Quelle est l’explication ?

Elle est en réalité très simple. Dans les années 1820-1830, les ossements des animaux acquièrent une valeur importante pour l’industrie: celle du bois les utilise comme collagène, mais ces ossements sont surtout transformés en « charbon animal », appelé aussi « noir animal », dans l’industrie sucrière. Il permet de purifier le sucre issu de la betterave, un processus popularisé au début du XIX siècle. À partir des années 1820, ce processus de purification se généralise. L’ossement, théoriquement animal, devient une matière première recherchée, son prix explose.

Vous n’allez pas nous dire qu’on a aussi utilisé des os humains !

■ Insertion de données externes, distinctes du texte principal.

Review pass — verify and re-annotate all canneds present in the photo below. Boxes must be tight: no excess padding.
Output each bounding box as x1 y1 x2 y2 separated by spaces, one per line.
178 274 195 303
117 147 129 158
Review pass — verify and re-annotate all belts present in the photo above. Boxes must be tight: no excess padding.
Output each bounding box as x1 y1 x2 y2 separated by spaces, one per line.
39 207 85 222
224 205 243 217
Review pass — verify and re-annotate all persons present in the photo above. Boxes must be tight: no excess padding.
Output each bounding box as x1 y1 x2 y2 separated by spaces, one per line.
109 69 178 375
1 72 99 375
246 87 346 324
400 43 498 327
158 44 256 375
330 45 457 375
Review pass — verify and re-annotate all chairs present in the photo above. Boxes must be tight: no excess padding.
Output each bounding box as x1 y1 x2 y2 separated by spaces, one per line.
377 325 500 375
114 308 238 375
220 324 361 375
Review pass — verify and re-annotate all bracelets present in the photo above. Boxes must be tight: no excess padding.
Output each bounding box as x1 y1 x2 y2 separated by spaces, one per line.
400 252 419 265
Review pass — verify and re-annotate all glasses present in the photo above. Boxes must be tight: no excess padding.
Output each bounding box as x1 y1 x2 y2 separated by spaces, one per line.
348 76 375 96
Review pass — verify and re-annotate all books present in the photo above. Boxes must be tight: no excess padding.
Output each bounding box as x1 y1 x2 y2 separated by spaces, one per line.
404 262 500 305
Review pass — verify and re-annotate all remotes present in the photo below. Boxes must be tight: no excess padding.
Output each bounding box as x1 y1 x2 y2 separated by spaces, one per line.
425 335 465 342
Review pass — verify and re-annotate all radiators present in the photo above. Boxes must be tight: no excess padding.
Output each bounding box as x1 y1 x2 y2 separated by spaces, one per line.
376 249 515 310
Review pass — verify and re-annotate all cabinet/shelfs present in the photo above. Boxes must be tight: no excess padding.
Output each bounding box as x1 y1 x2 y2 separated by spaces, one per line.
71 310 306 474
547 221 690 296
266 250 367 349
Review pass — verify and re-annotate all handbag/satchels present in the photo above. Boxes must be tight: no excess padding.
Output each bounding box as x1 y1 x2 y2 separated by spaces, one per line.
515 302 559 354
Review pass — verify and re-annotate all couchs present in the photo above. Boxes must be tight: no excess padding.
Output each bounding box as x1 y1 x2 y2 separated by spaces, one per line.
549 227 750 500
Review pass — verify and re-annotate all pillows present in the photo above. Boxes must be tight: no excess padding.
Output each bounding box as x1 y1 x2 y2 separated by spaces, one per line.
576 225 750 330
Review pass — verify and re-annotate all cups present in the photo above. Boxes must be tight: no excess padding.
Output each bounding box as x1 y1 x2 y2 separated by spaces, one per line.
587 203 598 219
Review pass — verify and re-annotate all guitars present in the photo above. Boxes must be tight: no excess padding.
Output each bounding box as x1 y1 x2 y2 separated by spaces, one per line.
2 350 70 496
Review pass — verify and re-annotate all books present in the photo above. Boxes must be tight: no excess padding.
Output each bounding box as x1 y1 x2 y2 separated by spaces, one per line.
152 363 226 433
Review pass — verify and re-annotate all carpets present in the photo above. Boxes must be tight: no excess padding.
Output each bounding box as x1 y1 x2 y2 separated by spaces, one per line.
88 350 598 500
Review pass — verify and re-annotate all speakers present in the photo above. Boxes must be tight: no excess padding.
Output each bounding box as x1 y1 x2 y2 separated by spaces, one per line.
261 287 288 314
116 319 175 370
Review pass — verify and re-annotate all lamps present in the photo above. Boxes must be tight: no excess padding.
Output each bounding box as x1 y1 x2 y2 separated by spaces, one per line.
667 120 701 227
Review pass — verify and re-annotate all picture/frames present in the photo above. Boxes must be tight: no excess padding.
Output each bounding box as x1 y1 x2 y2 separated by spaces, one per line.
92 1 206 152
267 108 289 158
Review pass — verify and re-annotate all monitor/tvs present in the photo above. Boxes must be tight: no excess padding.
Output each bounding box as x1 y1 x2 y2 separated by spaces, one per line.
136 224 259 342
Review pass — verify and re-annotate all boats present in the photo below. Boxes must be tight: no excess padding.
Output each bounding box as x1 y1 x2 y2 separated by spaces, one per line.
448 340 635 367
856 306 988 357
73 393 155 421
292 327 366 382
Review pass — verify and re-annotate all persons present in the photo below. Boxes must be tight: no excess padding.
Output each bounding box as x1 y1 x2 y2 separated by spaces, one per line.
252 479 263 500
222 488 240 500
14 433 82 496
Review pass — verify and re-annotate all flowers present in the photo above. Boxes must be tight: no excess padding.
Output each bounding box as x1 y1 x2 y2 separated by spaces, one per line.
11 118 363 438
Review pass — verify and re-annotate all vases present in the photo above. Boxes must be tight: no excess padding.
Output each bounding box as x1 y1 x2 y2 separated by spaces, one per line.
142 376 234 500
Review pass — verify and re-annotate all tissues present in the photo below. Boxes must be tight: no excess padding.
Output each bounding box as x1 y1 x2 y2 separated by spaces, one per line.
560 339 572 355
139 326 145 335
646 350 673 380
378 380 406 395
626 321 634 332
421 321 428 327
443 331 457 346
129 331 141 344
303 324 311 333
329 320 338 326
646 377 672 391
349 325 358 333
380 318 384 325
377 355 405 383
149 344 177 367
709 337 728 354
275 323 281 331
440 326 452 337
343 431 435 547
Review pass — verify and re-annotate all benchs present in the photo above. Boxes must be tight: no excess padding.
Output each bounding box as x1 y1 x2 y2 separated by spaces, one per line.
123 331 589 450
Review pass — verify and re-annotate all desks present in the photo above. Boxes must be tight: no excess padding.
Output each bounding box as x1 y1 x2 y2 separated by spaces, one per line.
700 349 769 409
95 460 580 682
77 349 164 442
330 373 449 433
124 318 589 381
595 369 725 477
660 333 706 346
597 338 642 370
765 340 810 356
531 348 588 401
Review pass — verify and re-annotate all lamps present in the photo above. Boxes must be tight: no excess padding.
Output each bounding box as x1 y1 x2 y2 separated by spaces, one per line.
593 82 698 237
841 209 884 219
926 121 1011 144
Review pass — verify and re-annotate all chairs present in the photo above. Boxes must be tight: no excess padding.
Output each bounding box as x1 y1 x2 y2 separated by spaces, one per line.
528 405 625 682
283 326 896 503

Théoriquement, non. Il s’agit d’une faute morale et d’un acte illégal. Mais dans les faits, oui, massivement. Nous avons des preuves que, dès 1820, des industriels et des spéculateurs pillent les champs de bataille, d’abord ceux situés à proximité de la mer car l’exportation par bateau est facile.

Ils sont allés jusqu’à Waterloo ?

Probablement pas dans un premier temps. Nous possédons des témoignages attestant qu’en 1820, les charniers existent toujours et qu’on voit même des os à même le sol. Par contre, en Belgique, dès 1833, le commerce de l’os va prendre de plus en plus d’ampleur. La question a d’ailleurs été débattue plusieurs fois à la Chambre des représentants. Nos politiciens commencent d’autant plus à s’inquiéter que la Belgique exporte de plus en plus d’ossements vers la France et se prive de cette matière première.

Ce commerce macabre a donc été organisé en Belgique vers l’Hexagone ?

Absolument. Je vous livre ici quelques chiffres: en 1832, rien n’a été exporté vers la France. En 1834, 350 000 kilos d’ossements; en 1835, 2 millions de kilos; en 1836, 3 millions. Tout cela pour purifier le sucre!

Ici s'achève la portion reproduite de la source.